The week in theatre: Long Day’s Journey Into Night; The Lover/The Collection; The Divine Mrs S – review

The week in theatre: Long Day’s Journey Into Night; The Lover/The Collection; The Divine Mrs S – review

Wyndham’s London; Ustinov, Bath; Hampstead, London
Brian Cox and, especially, Patricia Clarkson shine as dysfunctional parents in Eugene O’Neill’s autobiographical play, David Morrissey brings a bold new register to Pinter, and April De Angelis takes on Sarah Siddons

Long Day’s Journey Into Night shoulders itself on to the stage: shaggy, heavy-footed, a creature of the last century. Yet braying prophetically. Eugene O’Neill wrote the play between 1939 and 1941 as an act of “old sorrow, written in tears and blood”. He didn’t want it performed but his third wife, against his wishes, authorised a posthumous production in 1956. The rawly autobiographical work features a mother addicted to morphine, a father entranced by memories of himself as a classical actor, one tubercular and one alcoholic son; the pain of it can be gauged by the fact that a dead baby is called Eugene. It also provides an unforgettable image of an American mother: a “dope fiend” in a rocking chair.

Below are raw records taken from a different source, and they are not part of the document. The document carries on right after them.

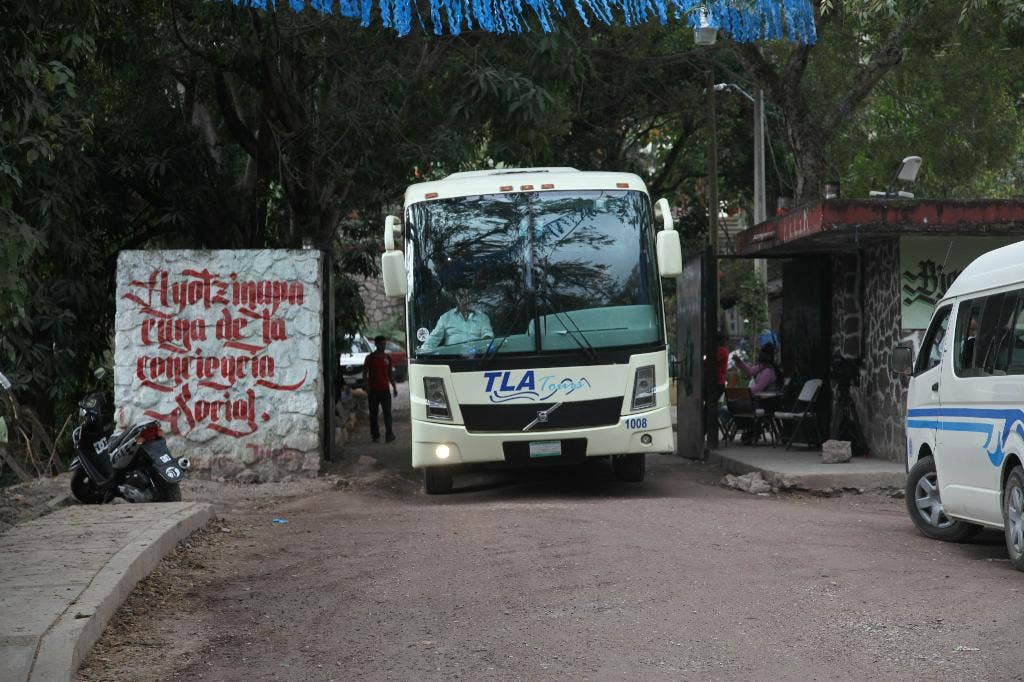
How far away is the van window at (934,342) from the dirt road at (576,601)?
1.35m

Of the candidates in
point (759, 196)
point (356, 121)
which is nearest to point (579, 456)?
point (356, 121)

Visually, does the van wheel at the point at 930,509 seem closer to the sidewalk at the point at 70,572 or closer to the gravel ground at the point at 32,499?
the sidewalk at the point at 70,572

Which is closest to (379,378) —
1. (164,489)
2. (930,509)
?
(164,489)

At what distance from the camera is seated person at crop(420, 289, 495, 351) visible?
12570 mm

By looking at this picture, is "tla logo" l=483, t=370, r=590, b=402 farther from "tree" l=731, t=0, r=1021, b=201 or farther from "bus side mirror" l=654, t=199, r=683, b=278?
"tree" l=731, t=0, r=1021, b=201

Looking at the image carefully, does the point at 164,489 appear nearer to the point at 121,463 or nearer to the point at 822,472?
the point at 121,463

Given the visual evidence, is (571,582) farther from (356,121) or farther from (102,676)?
(356,121)

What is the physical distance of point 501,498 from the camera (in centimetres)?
1325

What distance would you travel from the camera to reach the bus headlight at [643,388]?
1261 centimetres

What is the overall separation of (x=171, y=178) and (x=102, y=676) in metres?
12.1

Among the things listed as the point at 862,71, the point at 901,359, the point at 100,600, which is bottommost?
the point at 100,600

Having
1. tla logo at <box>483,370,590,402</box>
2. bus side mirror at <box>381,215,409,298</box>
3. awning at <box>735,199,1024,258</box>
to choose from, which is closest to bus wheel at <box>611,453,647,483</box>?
tla logo at <box>483,370,590,402</box>

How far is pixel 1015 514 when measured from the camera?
27.0 feet

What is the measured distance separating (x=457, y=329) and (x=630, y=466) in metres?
2.66
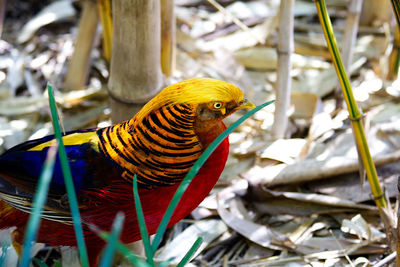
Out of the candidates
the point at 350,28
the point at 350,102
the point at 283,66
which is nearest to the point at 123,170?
the point at 350,102

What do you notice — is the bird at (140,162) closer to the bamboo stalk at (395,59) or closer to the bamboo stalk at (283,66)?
the bamboo stalk at (283,66)

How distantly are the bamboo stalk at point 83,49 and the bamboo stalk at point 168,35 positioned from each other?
68 cm

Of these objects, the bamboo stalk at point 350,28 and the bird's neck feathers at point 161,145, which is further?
the bamboo stalk at point 350,28

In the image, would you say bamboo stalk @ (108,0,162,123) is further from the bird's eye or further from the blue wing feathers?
the bird's eye

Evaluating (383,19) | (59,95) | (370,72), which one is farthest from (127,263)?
(383,19)

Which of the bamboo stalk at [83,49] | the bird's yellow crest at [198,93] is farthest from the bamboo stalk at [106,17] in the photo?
the bird's yellow crest at [198,93]

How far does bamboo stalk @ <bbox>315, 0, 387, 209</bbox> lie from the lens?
174 cm

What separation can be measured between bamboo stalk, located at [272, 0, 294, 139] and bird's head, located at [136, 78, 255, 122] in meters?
0.87

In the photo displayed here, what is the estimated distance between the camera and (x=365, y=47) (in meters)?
3.30

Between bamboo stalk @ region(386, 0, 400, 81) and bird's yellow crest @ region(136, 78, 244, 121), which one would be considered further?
bamboo stalk @ region(386, 0, 400, 81)

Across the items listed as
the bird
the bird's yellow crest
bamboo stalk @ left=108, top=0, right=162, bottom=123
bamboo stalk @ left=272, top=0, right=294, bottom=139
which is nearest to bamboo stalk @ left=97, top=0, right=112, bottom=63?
bamboo stalk @ left=108, top=0, right=162, bottom=123

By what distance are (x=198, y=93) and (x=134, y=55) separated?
20.0 inches

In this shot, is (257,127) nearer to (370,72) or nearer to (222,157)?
(370,72)

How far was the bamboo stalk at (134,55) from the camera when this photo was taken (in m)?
1.84
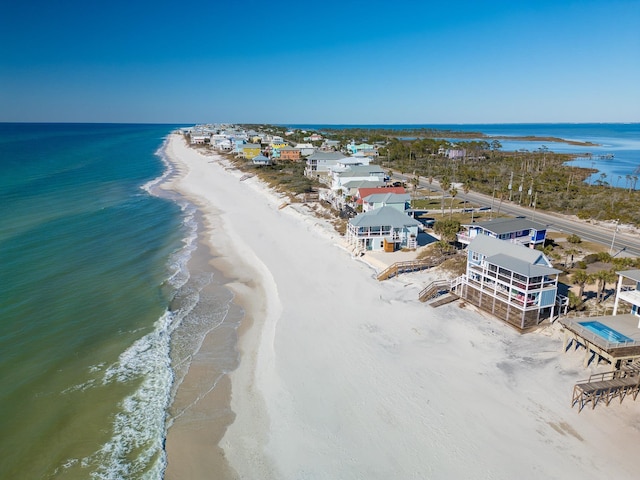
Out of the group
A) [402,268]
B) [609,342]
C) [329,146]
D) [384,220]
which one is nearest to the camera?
[609,342]

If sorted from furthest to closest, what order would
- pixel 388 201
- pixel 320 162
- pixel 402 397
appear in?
pixel 320 162 → pixel 388 201 → pixel 402 397

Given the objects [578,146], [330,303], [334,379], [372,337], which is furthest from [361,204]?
[578,146]

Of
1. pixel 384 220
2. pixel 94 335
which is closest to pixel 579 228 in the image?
pixel 384 220

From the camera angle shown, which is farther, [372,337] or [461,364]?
[372,337]

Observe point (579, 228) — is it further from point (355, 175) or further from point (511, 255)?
point (355, 175)

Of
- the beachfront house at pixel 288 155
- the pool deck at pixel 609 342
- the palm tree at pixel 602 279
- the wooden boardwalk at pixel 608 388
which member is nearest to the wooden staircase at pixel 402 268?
the palm tree at pixel 602 279

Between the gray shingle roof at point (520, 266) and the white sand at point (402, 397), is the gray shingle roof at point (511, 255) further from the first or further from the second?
the white sand at point (402, 397)

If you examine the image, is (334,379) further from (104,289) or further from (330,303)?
(104,289)
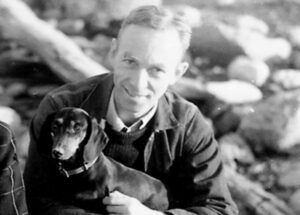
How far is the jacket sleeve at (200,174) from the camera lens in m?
1.39

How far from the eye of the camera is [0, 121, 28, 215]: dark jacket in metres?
1.15

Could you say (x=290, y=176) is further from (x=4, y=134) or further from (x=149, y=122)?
(x=4, y=134)

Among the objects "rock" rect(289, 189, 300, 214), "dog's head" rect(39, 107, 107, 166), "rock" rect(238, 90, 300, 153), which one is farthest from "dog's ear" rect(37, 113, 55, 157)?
"rock" rect(238, 90, 300, 153)

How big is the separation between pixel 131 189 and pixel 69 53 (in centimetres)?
77

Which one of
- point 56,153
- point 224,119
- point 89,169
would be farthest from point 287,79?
point 56,153

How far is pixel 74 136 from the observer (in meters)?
1.18

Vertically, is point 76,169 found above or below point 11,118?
above

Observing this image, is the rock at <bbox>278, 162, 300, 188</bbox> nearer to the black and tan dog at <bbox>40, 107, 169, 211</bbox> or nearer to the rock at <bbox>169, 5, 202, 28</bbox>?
the black and tan dog at <bbox>40, 107, 169, 211</bbox>

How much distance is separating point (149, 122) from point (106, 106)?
4.0 inches

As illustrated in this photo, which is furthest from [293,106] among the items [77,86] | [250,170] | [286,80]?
[77,86]

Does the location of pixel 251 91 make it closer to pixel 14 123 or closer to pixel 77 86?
pixel 14 123

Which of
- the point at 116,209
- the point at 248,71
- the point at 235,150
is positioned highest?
the point at 116,209

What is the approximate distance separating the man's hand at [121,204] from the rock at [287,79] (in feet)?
3.79

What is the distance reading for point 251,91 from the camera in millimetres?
2215
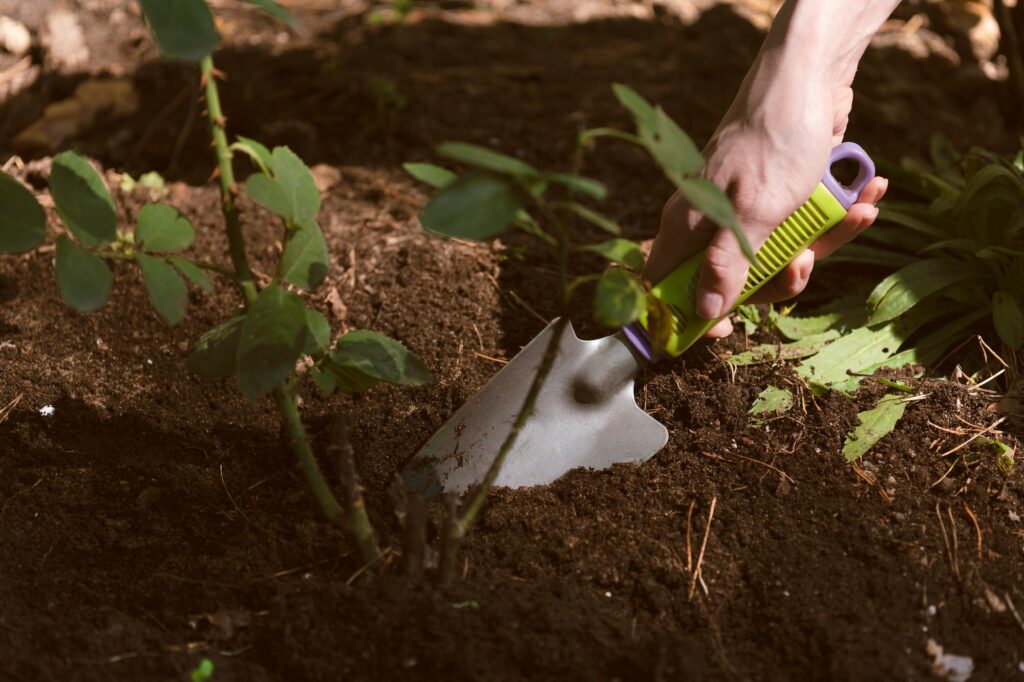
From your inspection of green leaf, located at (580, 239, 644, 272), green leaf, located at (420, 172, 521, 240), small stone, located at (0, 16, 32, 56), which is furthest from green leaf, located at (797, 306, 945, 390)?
small stone, located at (0, 16, 32, 56)

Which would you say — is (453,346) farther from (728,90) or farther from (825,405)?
(728,90)

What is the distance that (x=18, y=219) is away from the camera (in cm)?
119

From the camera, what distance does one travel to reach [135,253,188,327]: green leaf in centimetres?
121

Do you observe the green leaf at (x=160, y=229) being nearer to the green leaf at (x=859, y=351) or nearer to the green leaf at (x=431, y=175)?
the green leaf at (x=431, y=175)

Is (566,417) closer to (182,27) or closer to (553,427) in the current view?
(553,427)

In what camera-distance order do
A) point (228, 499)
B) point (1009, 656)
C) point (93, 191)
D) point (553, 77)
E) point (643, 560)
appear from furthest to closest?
1. point (553, 77)
2. point (228, 499)
3. point (643, 560)
4. point (1009, 656)
5. point (93, 191)

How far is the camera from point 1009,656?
55.3 inches

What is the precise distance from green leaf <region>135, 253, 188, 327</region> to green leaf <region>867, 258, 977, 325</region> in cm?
142

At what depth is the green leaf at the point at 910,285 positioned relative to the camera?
2000 mm

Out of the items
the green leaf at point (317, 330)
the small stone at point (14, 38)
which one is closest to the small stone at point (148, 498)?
the green leaf at point (317, 330)

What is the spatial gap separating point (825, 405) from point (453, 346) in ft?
2.48

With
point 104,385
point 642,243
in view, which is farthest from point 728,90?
point 104,385

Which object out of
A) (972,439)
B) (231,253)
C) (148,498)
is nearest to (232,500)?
(148,498)

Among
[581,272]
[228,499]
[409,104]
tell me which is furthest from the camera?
[409,104]
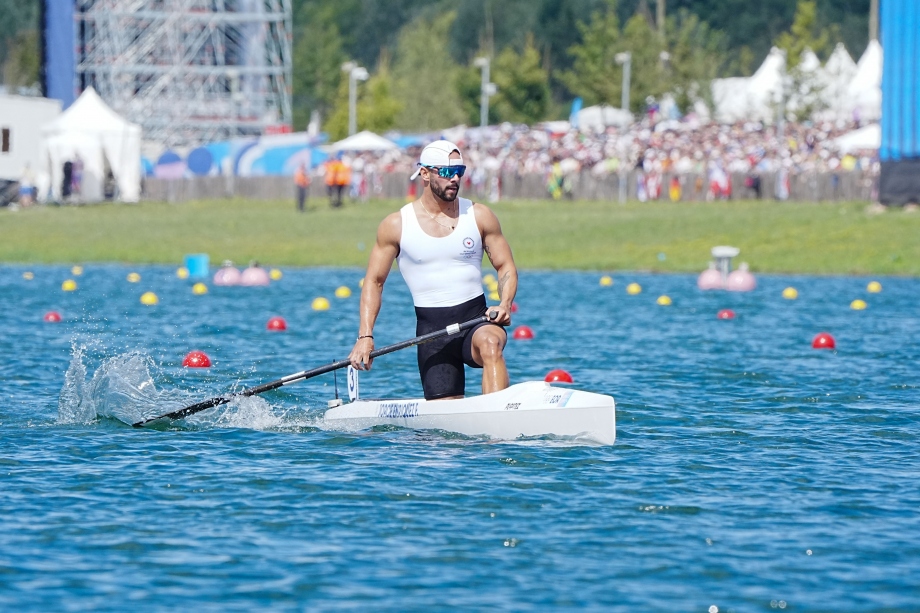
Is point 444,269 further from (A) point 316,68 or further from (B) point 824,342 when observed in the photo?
(A) point 316,68

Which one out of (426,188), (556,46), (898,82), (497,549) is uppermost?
(556,46)

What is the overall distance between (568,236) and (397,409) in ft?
87.3

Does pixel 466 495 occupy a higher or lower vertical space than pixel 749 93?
lower

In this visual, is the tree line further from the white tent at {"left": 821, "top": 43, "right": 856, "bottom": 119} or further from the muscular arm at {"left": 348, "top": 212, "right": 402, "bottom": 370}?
the muscular arm at {"left": 348, "top": 212, "right": 402, "bottom": 370}

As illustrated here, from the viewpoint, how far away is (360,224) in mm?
41812

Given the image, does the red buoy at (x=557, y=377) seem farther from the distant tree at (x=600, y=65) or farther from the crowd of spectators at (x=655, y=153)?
the distant tree at (x=600, y=65)

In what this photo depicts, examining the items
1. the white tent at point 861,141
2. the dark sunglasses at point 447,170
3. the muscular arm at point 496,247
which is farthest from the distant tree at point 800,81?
the dark sunglasses at point 447,170

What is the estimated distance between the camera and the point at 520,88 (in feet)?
257

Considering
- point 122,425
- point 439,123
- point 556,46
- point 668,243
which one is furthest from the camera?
point 556,46

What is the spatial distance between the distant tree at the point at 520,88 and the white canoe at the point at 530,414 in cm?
6733

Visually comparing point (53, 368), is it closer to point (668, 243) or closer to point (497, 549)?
point (497, 549)

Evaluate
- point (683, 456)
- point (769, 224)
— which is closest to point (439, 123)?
point (769, 224)

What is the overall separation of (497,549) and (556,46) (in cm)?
9985

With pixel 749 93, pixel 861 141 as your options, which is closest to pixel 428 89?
pixel 749 93
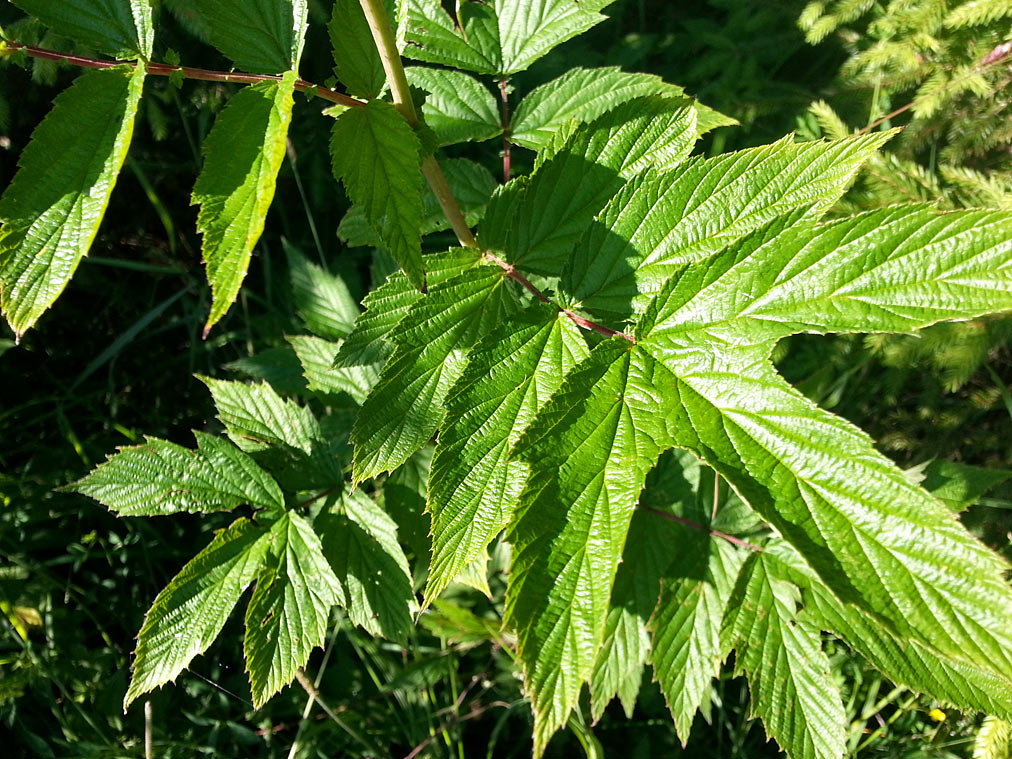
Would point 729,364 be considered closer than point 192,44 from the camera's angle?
Yes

Jeremy Herrin’s production is careful, slowly gathering – and three-and-a-half hours long. The opening scenes are muted, not so much anguished as anxious; Lizzie Clachan’s marine-coloured clapboard design is austere and confined. The great sound of the foghorn out at sea – the key note of a family adrift – is no more than a spectral whisper and the dialogue often falters; when power does switch on, it is at first in the monologues. Solo confessions are the motor of the play but they gain in intensity with a greater sense of family – of inherited and inescapable dysfunction – than there is here. The wounds look grave, not – as they should – fatal.